A los tres años, desesperada, le pedí a mi madre que volviera a casa, que dejara de trabajar. Le pregunté si, ya que el teléfono tenía ese huequito por donde se habla, no podía meterse por ahí y abrazarnos. Ella me dijo:
Hija, por la línea solo caben los deseos y los pensamientos.
Ese fue el primer día que tuve que matarla y guardarme todos los besos que tenía en la garganta, hasta que regresara. La percepción del tiempo en la infancia resultaba abrumadora, tuve que imaginar que no existía, estirar el tiempo hasta que ella volviera a casa.
Todos los días pienso en ella, pero mayo es un mes en el que la recuerdo con mucho ahínco. En este mes cumplíamos años.
También está el Día de la Madre, ese bombardeo comercial que no se puede esquivar. Este mes me recuerda que debo despertar y volver a matarla, me confronta con el paso del tiempo, porque mientras más días pasan, más lejos queda su muerte. Su olor, de forma cruel e inevitable, se está borrando de mi memoria.
Desde que recuerdo, he tenido que imaginar las muchas posibles muertes de mi madre. Varias veces la recreé cayéndose por las escaleras borracha, por eso decidí cuidarla cada vez que tomaba ron. Otras la imaginé asfixiada por su urticaria, que le quitaba el aliento cada tanto. Una vez, llorando, me dijo que había salido de casa con la intención de lanzarse al río y no volver. Visualicé su pequeño cuerpo moreno flotando en el río sucio de Medellín, su piel fundiéndose con el agua hasta volverse una sola cosa. Por más que lo intentara, no siempre podía salvarla.
La muerte de mi madre, la que me la arrebató físicamente, cambió mi relación con la vida. Ahora los muertos me parecen más vivos que los vivos.
Hay algo en esa presencia ausente que también reconozco en algunas personas vivas, aquellas que existen sólo en los papeles que apilan atrás, en las registradurías. Nadie sabe qué hacer con ellos, si destruirlos o conservarlos por si acaso.
¿Dónde pone una a los muertos? Son una carga pesada que no se puede mover. Me refiero a esos muertos que aún respiran, pero que yacen, inmóviles, en estanterías ciclópeas.
Es curioso que la muerte no viva donde sucedió, vive en los funerales, en las iglesias, en las tumbas, en las estanterías. La verdad es que para mí el duelo amoroso siempre ha sido más doloroso que el duelo por mi madre. Yo digo que se murió de la tristeza, y ya no iba a resistir más. Ahora, a diferencia de muchos, me cuesta imaginarme quién sería hoy viva. La veo, pero suspendida.

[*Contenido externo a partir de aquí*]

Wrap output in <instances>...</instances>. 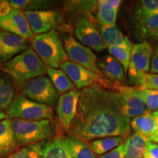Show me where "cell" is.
I'll return each instance as SVG.
<instances>
[{
	"label": "cell",
	"mask_w": 158,
	"mask_h": 158,
	"mask_svg": "<svg viewBox=\"0 0 158 158\" xmlns=\"http://www.w3.org/2000/svg\"><path fill=\"white\" fill-rule=\"evenodd\" d=\"M130 130V118L122 113L117 91L101 86L81 89L71 135L84 141L114 136L125 138Z\"/></svg>",
	"instance_id": "6da1fadb"
},
{
	"label": "cell",
	"mask_w": 158,
	"mask_h": 158,
	"mask_svg": "<svg viewBox=\"0 0 158 158\" xmlns=\"http://www.w3.org/2000/svg\"><path fill=\"white\" fill-rule=\"evenodd\" d=\"M33 34L41 35L52 30L58 22V15L54 10H25Z\"/></svg>",
	"instance_id": "9a60e30c"
},
{
	"label": "cell",
	"mask_w": 158,
	"mask_h": 158,
	"mask_svg": "<svg viewBox=\"0 0 158 158\" xmlns=\"http://www.w3.org/2000/svg\"><path fill=\"white\" fill-rule=\"evenodd\" d=\"M98 29L108 47L117 46L131 42L128 37L122 34L116 24L103 25L98 23Z\"/></svg>",
	"instance_id": "44dd1931"
},
{
	"label": "cell",
	"mask_w": 158,
	"mask_h": 158,
	"mask_svg": "<svg viewBox=\"0 0 158 158\" xmlns=\"http://www.w3.org/2000/svg\"><path fill=\"white\" fill-rule=\"evenodd\" d=\"M60 68L70 78L71 81L73 83L78 89L92 86H101L114 90L116 84H118L104 78L102 76H100L69 60L63 63Z\"/></svg>",
	"instance_id": "8992f818"
},
{
	"label": "cell",
	"mask_w": 158,
	"mask_h": 158,
	"mask_svg": "<svg viewBox=\"0 0 158 158\" xmlns=\"http://www.w3.org/2000/svg\"><path fill=\"white\" fill-rule=\"evenodd\" d=\"M14 91L10 83L6 79L0 80V110L8 108L13 102Z\"/></svg>",
	"instance_id": "f1b7e54d"
},
{
	"label": "cell",
	"mask_w": 158,
	"mask_h": 158,
	"mask_svg": "<svg viewBox=\"0 0 158 158\" xmlns=\"http://www.w3.org/2000/svg\"><path fill=\"white\" fill-rule=\"evenodd\" d=\"M81 91L73 89L59 97L57 102V118L60 126L65 130H70L76 118Z\"/></svg>",
	"instance_id": "7c38bea8"
},
{
	"label": "cell",
	"mask_w": 158,
	"mask_h": 158,
	"mask_svg": "<svg viewBox=\"0 0 158 158\" xmlns=\"http://www.w3.org/2000/svg\"><path fill=\"white\" fill-rule=\"evenodd\" d=\"M98 68L102 75L115 83L124 81V70L122 65L110 55H106L98 61Z\"/></svg>",
	"instance_id": "e0dca14e"
},
{
	"label": "cell",
	"mask_w": 158,
	"mask_h": 158,
	"mask_svg": "<svg viewBox=\"0 0 158 158\" xmlns=\"http://www.w3.org/2000/svg\"><path fill=\"white\" fill-rule=\"evenodd\" d=\"M7 114L10 118L28 121L51 120L54 116V110L51 106L38 103L22 95L13 99L7 108Z\"/></svg>",
	"instance_id": "5b68a950"
},
{
	"label": "cell",
	"mask_w": 158,
	"mask_h": 158,
	"mask_svg": "<svg viewBox=\"0 0 158 158\" xmlns=\"http://www.w3.org/2000/svg\"><path fill=\"white\" fill-rule=\"evenodd\" d=\"M98 158H126L125 157V143L124 142L116 149L109 152L100 156Z\"/></svg>",
	"instance_id": "d6a6232c"
},
{
	"label": "cell",
	"mask_w": 158,
	"mask_h": 158,
	"mask_svg": "<svg viewBox=\"0 0 158 158\" xmlns=\"http://www.w3.org/2000/svg\"><path fill=\"white\" fill-rule=\"evenodd\" d=\"M153 51L149 42L142 41L133 45L130 56L128 76L132 84L138 87L144 75L150 70Z\"/></svg>",
	"instance_id": "52a82bcc"
},
{
	"label": "cell",
	"mask_w": 158,
	"mask_h": 158,
	"mask_svg": "<svg viewBox=\"0 0 158 158\" xmlns=\"http://www.w3.org/2000/svg\"><path fill=\"white\" fill-rule=\"evenodd\" d=\"M149 142L147 136L138 132L134 133L124 141L126 158H143Z\"/></svg>",
	"instance_id": "ffe728a7"
},
{
	"label": "cell",
	"mask_w": 158,
	"mask_h": 158,
	"mask_svg": "<svg viewBox=\"0 0 158 158\" xmlns=\"http://www.w3.org/2000/svg\"><path fill=\"white\" fill-rule=\"evenodd\" d=\"M12 7L9 2H1L0 3V17L6 16L10 13Z\"/></svg>",
	"instance_id": "d590c367"
},
{
	"label": "cell",
	"mask_w": 158,
	"mask_h": 158,
	"mask_svg": "<svg viewBox=\"0 0 158 158\" xmlns=\"http://www.w3.org/2000/svg\"><path fill=\"white\" fill-rule=\"evenodd\" d=\"M32 47L37 56L48 68H60L69 59L64 43L55 29L44 34L35 35L32 41Z\"/></svg>",
	"instance_id": "3957f363"
},
{
	"label": "cell",
	"mask_w": 158,
	"mask_h": 158,
	"mask_svg": "<svg viewBox=\"0 0 158 158\" xmlns=\"http://www.w3.org/2000/svg\"><path fill=\"white\" fill-rule=\"evenodd\" d=\"M138 93L150 112L158 110V89H141L138 88Z\"/></svg>",
	"instance_id": "4dcf8cb0"
},
{
	"label": "cell",
	"mask_w": 158,
	"mask_h": 158,
	"mask_svg": "<svg viewBox=\"0 0 158 158\" xmlns=\"http://www.w3.org/2000/svg\"><path fill=\"white\" fill-rule=\"evenodd\" d=\"M120 0H100L98 1V7L97 19L98 23L103 25L116 24L118 8L121 5Z\"/></svg>",
	"instance_id": "2e32d148"
},
{
	"label": "cell",
	"mask_w": 158,
	"mask_h": 158,
	"mask_svg": "<svg viewBox=\"0 0 158 158\" xmlns=\"http://www.w3.org/2000/svg\"><path fill=\"white\" fill-rule=\"evenodd\" d=\"M133 46V43L130 42L124 45L108 47V52L122 65L125 73L127 72L128 68H129Z\"/></svg>",
	"instance_id": "4316f807"
},
{
	"label": "cell",
	"mask_w": 158,
	"mask_h": 158,
	"mask_svg": "<svg viewBox=\"0 0 158 158\" xmlns=\"http://www.w3.org/2000/svg\"><path fill=\"white\" fill-rule=\"evenodd\" d=\"M152 115L155 118V124H156V136L155 139L154 141V143H158V110L156 111L152 112Z\"/></svg>",
	"instance_id": "8d00e7d4"
},
{
	"label": "cell",
	"mask_w": 158,
	"mask_h": 158,
	"mask_svg": "<svg viewBox=\"0 0 158 158\" xmlns=\"http://www.w3.org/2000/svg\"><path fill=\"white\" fill-rule=\"evenodd\" d=\"M114 90L117 91L120 94L122 113L127 118H133L151 113L140 97L138 87H130L117 84Z\"/></svg>",
	"instance_id": "30bf717a"
},
{
	"label": "cell",
	"mask_w": 158,
	"mask_h": 158,
	"mask_svg": "<svg viewBox=\"0 0 158 158\" xmlns=\"http://www.w3.org/2000/svg\"><path fill=\"white\" fill-rule=\"evenodd\" d=\"M138 88L141 89H158V74L146 73Z\"/></svg>",
	"instance_id": "1f68e13d"
},
{
	"label": "cell",
	"mask_w": 158,
	"mask_h": 158,
	"mask_svg": "<svg viewBox=\"0 0 158 158\" xmlns=\"http://www.w3.org/2000/svg\"><path fill=\"white\" fill-rule=\"evenodd\" d=\"M0 28L27 40L33 38V32L24 13L12 9L8 15L0 17Z\"/></svg>",
	"instance_id": "4fadbf2b"
},
{
	"label": "cell",
	"mask_w": 158,
	"mask_h": 158,
	"mask_svg": "<svg viewBox=\"0 0 158 158\" xmlns=\"http://www.w3.org/2000/svg\"><path fill=\"white\" fill-rule=\"evenodd\" d=\"M23 93L27 98L38 103L54 106L58 102L59 92L51 79L45 76H40L25 84Z\"/></svg>",
	"instance_id": "ba28073f"
},
{
	"label": "cell",
	"mask_w": 158,
	"mask_h": 158,
	"mask_svg": "<svg viewBox=\"0 0 158 158\" xmlns=\"http://www.w3.org/2000/svg\"><path fill=\"white\" fill-rule=\"evenodd\" d=\"M143 158H158V143L150 141L144 152Z\"/></svg>",
	"instance_id": "836d02e7"
},
{
	"label": "cell",
	"mask_w": 158,
	"mask_h": 158,
	"mask_svg": "<svg viewBox=\"0 0 158 158\" xmlns=\"http://www.w3.org/2000/svg\"><path fill=\"white\" fill-rule=\"evenodd\" d=\"M130 127L154 142L156 136V124L152 113L136 116L130 121Z\"/></svg>",
	"instance_id": "7402d4cb"
},
{
	"label": "cell",
	"mask_w": 158,
	"mask_h": 158,
	"mask_svg": "<svg viewBox=\"0 0 158 158\" xmlns=\"http://www.w3.org/2000/svg\"><path fill=\"white\" fill-rule=\"evenodd\" d=\"M150 72L152 74H158V45H156L155 52L152 57Z\"/></svg>",
	"instance_id": "e575fe53"
},
{
	"label": "cell",
	"mask_w": 158,
	"mask_h": 158,
	"mask_svg": "<svg viewBox=\"0 0 158 158\" xmlns=\"http://www.w3.org/2000/svg\"><path fill=\"white\" fill-rule=\"evenodd\" d=\"M40 158H73L65 147L62 138L43 142Z\"/></svg>",
	"instance_id": "cb8c5ba5"
},
{
	"label": "cell",
	"mask_w": 158,
	"mask_h": 158,
	"mask_svg": "<svg viewBox=\"0 0 158 158\" xmlns=\"http://www.w3.org/2000/svg\"><path fill=\"white\" fill-rule=\"evenodd\" d=\"M46 73L59 93L63 94L73 90V82L64 71L47 67Z\"/></svg>",
	"instance_id": "484cf974"
},
{
	"label": "cell",
	"mask_w": 158,
	"mask_h": 158,
	"mask_svg": "<svg viewBox=\"0 0 158 158\" xmlns=\"http://www.w3.org/2000/svg\"><path fill=\"white\" fill-rule=\"evenodd\" d=\"M28 40L0 29V63H5L29 48Z\"/></svg>",
	"instance_id": "5bb4252c"
},
{
	"label": "cell",
	"mask_w": 158,
	"mask_h": 158,
	"mask_svg": "<svg viewBox=\"0 0 158 158\" xmlns=\"http://www.w3.org/2000/svg\"><path fill=\"white\" fill-rule=\"evenodd\" d=\"M61 138L69 153L73 158H96V154L93 150L87 143L82 140L72 135Z\"/></svg>",
	"instance_id": "d6986e66"
},
{
	"label": "cell",
	"mask_w": 158,
	"mask_h": 158,
	"mask_svg": "<svg viewBox=\"0 0 158 158\" xmlns=\"http://www.w3.org/2000/svg\"><path fill=\"white\" fill-rule=\"evenodd\" d=\"M75 34L81 43L98 52H102L108 48L98 27L85 18L78 20Z\"/></svg>",
	"instance_id": "8fae6325"
},
{
	"label": "cell",
	"mask_w": 158,
	"mask_h": 158,
	"mask_svg": "<svg viewBox=\"0 0 158 158\" xmlns=\"http://www.w3.org/2000/svg\"><path fill=\"white\" fill-rule=\"evenodd\" d=\"M5 118H6V114L0 110V122H1V120H2Z\"/></svg>",
	"instance_id": "74e56055"
},
{
	"label": "cell",
	"mask_w": 158,
	"mask_h": 158,
	"mask_svg": "<svg viewBox=\"0 0 158 158\" xmlns=\"http://www.w3.org/2000/svg\"><path fill=\"white\" fill-rule=\"evenodd\" d=\"M12 127L17 143L33 145L49 141L55 133V126L50 119L28 121L15 118Z\"/></svg>",
	"instance_id": "277c9868"
},
{
	"label": "cell",
	"mask_w": 158,
	"mask_h": 158,
	"mask_svg": "<svg viewBox=\"0 0 158 158\" xmlns=\"http://www.w3.org/2000/svg\"><path fill=\"white\" fill-rule=\"evenodd\" d=\"M0 69L19 81L34 79L46 72L45 64L31 47L3 63Z\"/></svg>",
	"instance_id": "7a4b0ae2"
},
{
	"label": "cell",
	"mask_w": 158,
	"mask_h": 158,
	"mask_svg": "<svg viewBox=\"0 0 158 158\" xmlns=\"http://www.w3.org/2000/svg\"><path fill=\"white\" fill-rule=\"evenodd\" d=\"M63 43L68 58L73 62L92 72L102 76L98 68L97 56L89 48L85 46L70 35L64 36Z\"/></svg>",
	"instance_id": "9c48e42d"
},
{
	"label": "cell",
	"mask_w": 158,
	"mask_h": 158,
	"mask_svg": "<svg viewBox=\"0 0 158 158\" xmlns=\"http://www.w3.org/2000/svg\"><path fill=\"white\" fill-rule=\"evenodd\" d=\"M155 14H158V0H143L136 7L135 19L136 21Z\"/></svg>",
	"instance_id": "83f0119b"
},
{
	"label": "cell",
	"mask_w": 158,
	"mask_h": 158,
	"mask_svg": "<svg viewBox=\"0 0 158 158\" xmlns=\"http://www.w3.org/2000/svg\"><path fill=\"white\" fill-rule=\"evenodd\" d=\"M136 31L143 41L158 42V14L136 20Z\"/></svg>",
	"instance_id": "ac0fdd59"
},
{
	"label": "cell",
	"mask_w": 158,
	"mask_h": 158,
	"mask_svg": "<svg viewBox=\"0 0 158 158\" xmlns=\"http://www.w3.org/2000/svg\"><path fill=\"white\" fill-rule=\"evenodd\" d=\"M43 142L33 145L26 146L10 154L9 158H40Z\"/></svg>",
	"instance_id": "f546056e"
},
{
	"label": "cell",
	"mask_w": 158,
	"mask_h": 158,
	"mask_svg": "<svg viewBox=\"0 0 158 158\" xmlns=\"http://www.w3.org/2000/svg\"><path fill=\"white\" fill-rule=\"evenodd\" d=\"M12 122L9 119L0 122V157L8 155L16 146Z\"/></svg>",
	"instance_id": "603a6c76"
},
{
	"label": "cell",
	"mask_w": 158,
	"mask_h": 158,
	"mask_svg": "<svg viewBox=\"0 0 158 158\" xmlns=\"http://www.w3.org/2000/svg\"><path fill=\"white\" fill-rule=\"evenodd\" d=\"M124 141V138L121 136H114V137H106L98 139L89 141L87 144L91 149L96 154V155H102L106 152H109L118 146L122 144Z\"/></svg>",
	"instance_id": "d4e9b609"
}]
</instances>
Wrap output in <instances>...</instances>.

Cuando me gradué de la Universidad, mi mejor amigo, llevó una foto de ella y decidió que en el momento de las fotos, yo debía tomarme una con ella al lado de la fuente de la Universidad. No pudo ser más perfecto. Esa sería ella si pudiera pensarla hoy, estaría suspendida en el tiempo.
Hoy observaba la insistencia de una paloma por llevar pedazos de ramas a su nido, el hogar que estaba construyendo. Cada vez que llevaba un pedazo se caía, porque el espacio entre el techo y la casa que eligió para ello, era endeble, húmedo, inestable. Su insistencia me recordó su muerte. Dejó un nido, el nido de donde vengo, al que vuelvo, el cual abandono cada tanto, pero que siempre está. Dejó un hogar, una base firme, que se destroza cada diciembre, y se construye otra vez cada enero. Cada inicio de año tengo que matarla otra vez para continuar. En mayo vuelve a nacer.
Dentro de las cosas que me dejó, están unos diarios, de los que nunca habló. Uno de ellos tiene en la primera página este título “Para que pongas los pies en la tierra cuando estés en el cielo”. Nunca me lo entregó, pero gracias a eso ahora sé que sus abrazos son más grandes que el cielo, más arrasadores. Sé que su presencia es más continua, más cercana, menos triste. Era más triste ella que su muerte. Era más gris que las nubes. No todas las madres se mueren en el momento preciso, en el instante correcto para salvar la vida.